**EXERCISE AIM**
Arrange every line of the entries below as a numbered list, omitting the blank lines.
--------
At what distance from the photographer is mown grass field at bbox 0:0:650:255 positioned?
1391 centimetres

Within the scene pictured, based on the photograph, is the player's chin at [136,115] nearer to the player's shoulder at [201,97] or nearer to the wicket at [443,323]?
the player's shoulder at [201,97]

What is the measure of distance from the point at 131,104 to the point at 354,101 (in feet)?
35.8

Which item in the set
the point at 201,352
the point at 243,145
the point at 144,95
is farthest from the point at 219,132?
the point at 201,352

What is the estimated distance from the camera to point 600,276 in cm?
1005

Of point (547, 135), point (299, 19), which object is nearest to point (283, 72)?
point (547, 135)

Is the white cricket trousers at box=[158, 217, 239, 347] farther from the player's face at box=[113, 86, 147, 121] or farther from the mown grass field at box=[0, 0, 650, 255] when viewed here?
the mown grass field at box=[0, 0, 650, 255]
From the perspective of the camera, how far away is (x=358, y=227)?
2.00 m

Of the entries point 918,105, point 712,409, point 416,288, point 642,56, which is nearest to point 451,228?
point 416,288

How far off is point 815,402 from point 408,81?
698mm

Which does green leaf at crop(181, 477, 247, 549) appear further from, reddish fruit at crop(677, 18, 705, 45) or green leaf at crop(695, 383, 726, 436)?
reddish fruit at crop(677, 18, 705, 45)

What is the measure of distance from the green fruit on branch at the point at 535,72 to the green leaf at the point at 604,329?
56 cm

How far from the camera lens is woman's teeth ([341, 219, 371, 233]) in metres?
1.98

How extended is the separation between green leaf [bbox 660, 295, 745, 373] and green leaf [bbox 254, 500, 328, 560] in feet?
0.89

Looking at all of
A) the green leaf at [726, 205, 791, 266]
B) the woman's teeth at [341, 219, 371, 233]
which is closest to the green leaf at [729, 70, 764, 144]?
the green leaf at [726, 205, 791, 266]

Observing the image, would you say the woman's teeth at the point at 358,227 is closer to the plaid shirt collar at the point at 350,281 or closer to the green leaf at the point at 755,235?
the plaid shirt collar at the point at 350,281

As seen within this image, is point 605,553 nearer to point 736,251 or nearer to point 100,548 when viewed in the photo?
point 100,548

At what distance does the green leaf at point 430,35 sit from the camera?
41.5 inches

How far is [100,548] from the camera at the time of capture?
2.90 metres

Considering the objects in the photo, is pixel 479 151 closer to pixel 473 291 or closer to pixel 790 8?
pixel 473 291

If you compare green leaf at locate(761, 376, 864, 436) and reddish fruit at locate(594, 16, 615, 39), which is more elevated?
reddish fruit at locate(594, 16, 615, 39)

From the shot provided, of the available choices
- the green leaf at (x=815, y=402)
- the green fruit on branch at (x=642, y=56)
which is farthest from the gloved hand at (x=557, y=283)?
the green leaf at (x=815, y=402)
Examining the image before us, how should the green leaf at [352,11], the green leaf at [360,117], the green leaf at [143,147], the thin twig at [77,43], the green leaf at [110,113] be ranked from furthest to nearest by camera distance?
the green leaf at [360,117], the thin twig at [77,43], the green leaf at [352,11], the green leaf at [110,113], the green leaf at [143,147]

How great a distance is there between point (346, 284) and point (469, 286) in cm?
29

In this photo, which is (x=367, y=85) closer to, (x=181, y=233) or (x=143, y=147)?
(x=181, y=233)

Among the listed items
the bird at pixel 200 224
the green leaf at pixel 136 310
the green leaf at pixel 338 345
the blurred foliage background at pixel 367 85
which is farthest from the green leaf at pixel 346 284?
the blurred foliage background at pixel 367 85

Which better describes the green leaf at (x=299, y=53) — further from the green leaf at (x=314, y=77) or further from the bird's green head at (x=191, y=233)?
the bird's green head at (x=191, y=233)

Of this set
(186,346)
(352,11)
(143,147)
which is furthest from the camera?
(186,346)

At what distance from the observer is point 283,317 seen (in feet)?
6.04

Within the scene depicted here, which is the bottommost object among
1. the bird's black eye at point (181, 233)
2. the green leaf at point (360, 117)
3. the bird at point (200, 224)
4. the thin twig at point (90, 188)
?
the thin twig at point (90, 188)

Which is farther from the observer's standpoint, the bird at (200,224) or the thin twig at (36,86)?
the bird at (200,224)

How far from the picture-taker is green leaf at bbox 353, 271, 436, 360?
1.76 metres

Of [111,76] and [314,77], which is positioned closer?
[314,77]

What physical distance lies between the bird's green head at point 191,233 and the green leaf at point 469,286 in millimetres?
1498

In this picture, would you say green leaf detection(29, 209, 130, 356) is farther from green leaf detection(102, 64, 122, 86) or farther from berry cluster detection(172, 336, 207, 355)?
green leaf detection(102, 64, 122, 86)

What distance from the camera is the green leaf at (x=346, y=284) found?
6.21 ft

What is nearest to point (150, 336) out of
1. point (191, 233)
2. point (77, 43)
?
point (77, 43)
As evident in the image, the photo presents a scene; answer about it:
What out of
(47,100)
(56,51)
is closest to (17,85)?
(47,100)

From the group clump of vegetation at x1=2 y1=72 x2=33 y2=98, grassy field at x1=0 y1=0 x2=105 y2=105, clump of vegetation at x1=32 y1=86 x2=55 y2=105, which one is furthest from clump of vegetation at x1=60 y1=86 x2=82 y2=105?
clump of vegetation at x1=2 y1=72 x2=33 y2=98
--------
**ANSWER TO THE EXERCISE**
1. At what distance from the photographer is mown grass field at bbox 0:0:650:255 positioned?
2. 1391 centimetres
3. Within the scene pictured, based on the photograph, is the player's chin at [136,115] nearer to the player's shoulder at [201,97] or nearer to the wicket at [443,323]?
4. the player's shoulder at [201,97]
5. What is the measure of distance from the point at 131,104 to the point at 354,101 (in feet)?
6. 35.8
7. Which item in the set
8. the point at 201,352
9. the point at 243,145
10. the point at 144,95
11. is farthest from the point at 219,132?
12. the point at 201,352
13. What is the estimated distance from the camera to point 600,276 in cm?
14. 1005
15. Of point (547, 135), point (299, 19), which object is nearest to point (283, 72)?
16. point (547, 135)
17. Is the white cricket trousers at box=[158, 217, 239, 347] farther from the player's face at box=[113, 86, 147, 121] or farther from the mown grass field at box=[0, 0, 650, 255] when viewed here?
18. the mown grass field at box=[0, 0, 650, 255]
19. From the perspective of the camera, how far away is (x=358, y=227)?
20. 2.00 m
21. Of the entries point 918,105, point 712,409, point 416,288, point 642,56, which is nearest to point 451,228?
22. point 416,288
23. How far off is point 815,402 from point 408,81?
24. 698mm
25. Which does green leaf at crop(181, 477, 247, 549) appear further from, reddish fruit at crop(677, 18, 705, 45) or green leaf at crop(695, 383, 726, 436)?
26. reddish fruit at crop(677, 18, 705, 45)
27. What is the measure of distance from the green fruit on branch at the point at 535,72 to the green leaf at the point at 604,329?
28. 56 cm
29. How far from the camera lens is woman's teeth ([341, 219, 371, 233]) in metres?
30. 1.98
31. How extended is the separation between green leaf [bbox 660, 295, 745, 373] and green leaf [bbox 254, 500, 328, 560] in feet?
32. 0.89
33. Looking at all of
34. A) the green leaf at [726, 205, 791, 266]
35. B) the woman's teeth at [341, 219, 371, 233]
36. which is closest to the green leaf at [729, 70, 764, 144]?
37. the green leaf at [726, 205, 791, 266]
38. Observing the image, would you say the woman's teeth at the point at 358,227 is closer to the plaid shirt collar at the point at 350,281 or closer to the green leaf at the point at 755,235?
39. the plaid shirt collar at the point at 350,281
40. As seen within this image, is point 605,553 nearer to point 736,251 or nearer to point 100,548 when viewed in the photo?
41. point 100,548
42. At what distance does the green leaf at point 430,35 sit from the camera?
43. 41.5 inches
44. How far is [100,548] from the camera at the time of capture?
45. 2.90 metres
46. Considering the objects in the photo, is pixel 479 151 closer to pixel 473 291 or closer to pixel 790 8?
47. pixel 473 291
48. If you compare green leaf at locate(761, 376, 864, 436) and reddish fruit at locate(594, 16, 615, 39), which is more elevated?
49. reddish fruit at locate(594, 16, 615, 39)
50. From the shot provided, of the available choices
51. - the green leaf at (x=815, y=402)
52. - the green fruit on branch at (x=642, y=56)
53. which is farthest from the gloved hand at (x=557, y=283)?
54. the green leaf at (x=815, y=402)
55. Examining the image before us, how should the green leaf at [352,11], the green leaf at [360,117], the green leaf at [143,147], the thin twig at [77,43], the green leaf at [110,113] be ranked from furthest to nearest by camera distance?
56. the green leaf at [360,117], the thin twig at [77,43], the green leaf at [352,11], the green leaf at [110,113], the green leaf at [143,147]
57. How great a distance is there between point (346, 284) and point (469, 286) in cm?
58. 29
59. In this photo, which is (x=367, y=85) closer to, (x=181, y=233) or (x=143, y=147)?
60. (x=181, y=233)
61. Among the listed items
62. the bird at pixel 200 224
63. the green leaf at pixel 136 310
64. the green leaf at pixel 338 345
65. the blurred foliage background at pixel 367 85
66. which is farthest from the green leaf at pixel 346 284?
67. the blurred foliage background at pixel 367 85
68. Which better describes the green leaf at (x=299, y=53) — further from the green leaf at (x=314, y=77) or further from the bird's green head at (x=191, y=233)?
69. the bird's green head at (x=191, y=233)
70. Of this set
71. (186,346)
72. (352,11)
73. (143,147)
74. which is furthest from the camera?
75. (186,346)
76. At what distance from the observer is point 283,317 seen (in feet)?
77. 6.04
78. Within the scene depicted here, which is the bottommost object among
79. 1. the bird's black eye at point (181, 233)
80. 2. the green leaf at point (360, 117)
81. 3. the bird at point (200, 224)
82. 4. the thin twig at point (90, 188)
83. ?
84. the thin twig at point (90, 188)
85. Which is farther from the observer's standpoint, the bird at (200,224) or the thin twig at (36,86)?
86. the bird at (200,224)
87. How far from the picture-taker is green leaf at bbox 353, 271, 436, 360?
88. 1.76 metres
89. Of [111,76] and [314,77], which is positioned closer?
90. [314,77]
91. What physical distance lies between the bird's green head at point 191,233 and the green leaf at point 469,286 in millimetres?
92. 1498
93. In this picture, would you say green leaf detection(29, 209, 130, 356) is farther from green leaf detection(102, 64, 122, 86) or farther from berry cluster detection(172, 336, 207, 355)?
94. green leaf detection(102, 64, 122, 86)
95. What distance from the camera is the green leaf at (x=346, y=284) found?
96. 6.21 ft
97. What is nearest to point (150, 336) out of
98. 1. point (191, 233)
99. 2. point (77, 43)
100. ?
101. point (77, 43)
102. As evident in the image, the photo presents a scene; answer about it:
103. What out of
104. (47,100)
105. (56,51)
106. is closest to (17,85)?
107. (47,100)
108. From the group clump of vegetation at x1=2 y1=72 x2=33 y2=98, grassy field at x1=0 y1=0 x2=105 y2=105, clump of vegetation at x1=32 y1=86 x2=55 y2=105, which one is furthest from clump of vegetation at x1=60 y1=86 x2=82 y2=105?
109. clump of vegetation at x1=2 y1=72 x2=33 y2=98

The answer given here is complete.